1.  Individuals with an equity interest in their home of greater than $500,000 or up to $750,000 at State option are ineligible for nursing facility and other long-term care services.  Does the home equity provision apply at redeterminations of eligibility or only to new applicants? 

"Answer:  This section applies to all applications for nursing facility services or other long-term care services received after January 1, 2006.  For those who apply after January 1, 2006, this provision applies to the first determination of eligibility as well as at future redeterminations.  The home equity provision does not apply to individuals who applied and were determined eligible before January 1, 2006 and have no break in LTC eligibility after January 1, 2006.  

"2.  Will the SSI definition of home be used for this determination, which would include the home and property?  We are trying to determine the impact on applicants who still have an interest in the family farm.   The language of (f)(1)(A) 'Notwithstanding any other provision of this title . . . ' does not seem to allow other exemptions to apply.  

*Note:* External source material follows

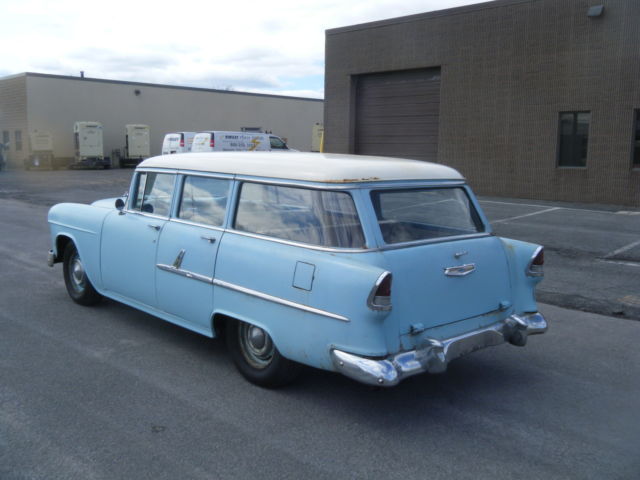 1955 Chevrolet Townsman Station Wagon 4-Door ! Great Patina!! Very Cool !!! 1955 Chevrolet Bel Air/150/210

"Answer:  Yes it includes the home and connected property as defined in the Social Security Administration's Program Operations Manual System (POMS) Supplemental Security Income (SSI) section SI 01130.100 "The Home".  The POMS is online at:  [The specific POMS section defining 'home' is available by cutting and pasting this link into your browser:!opendocument

"If the family farm meets the home definition, this provision may limit the availability for LTC services payments.  States should also look at the POMS guidance to determine if the farm property could be treated not as a home but under the requirements to be excluded as "property essential to self support.  See the specific POMS sections by cutting and pasting these links into your browser: and]" 

"22.  How should we determine the home equity interest?  Should we base this on the tax assessment value or on the fair market value in the geographic area? 

"Answer:  It should be based on fair market value.  States could rely on tax assessments if that works.  Whatever the state requires now for verifying values of real estate, states can continue to do. 

"23.  Does the home equity provision in section 6014 apply to individuals with total resource protection through the use of a Partnership for Long Term Care policy?  What about under Dollar for Dollar Asset Protection plans?    

"Answer:   The home equity is not protected per se under the partnership rules.  A person can take out a home equity loan converting equity into an otherwise countable resource, and then the equity will be treated as any other resource will be treated." 


LTC Comment:  All right, you've suffered enough.  The document continues in this same vein for many more pages of increasingly esoteric and complicated exegesis.  Hopefully, we'll never see a long-term care insurance policy nor a reverse mortgage that creates such a tangled web of interpretation.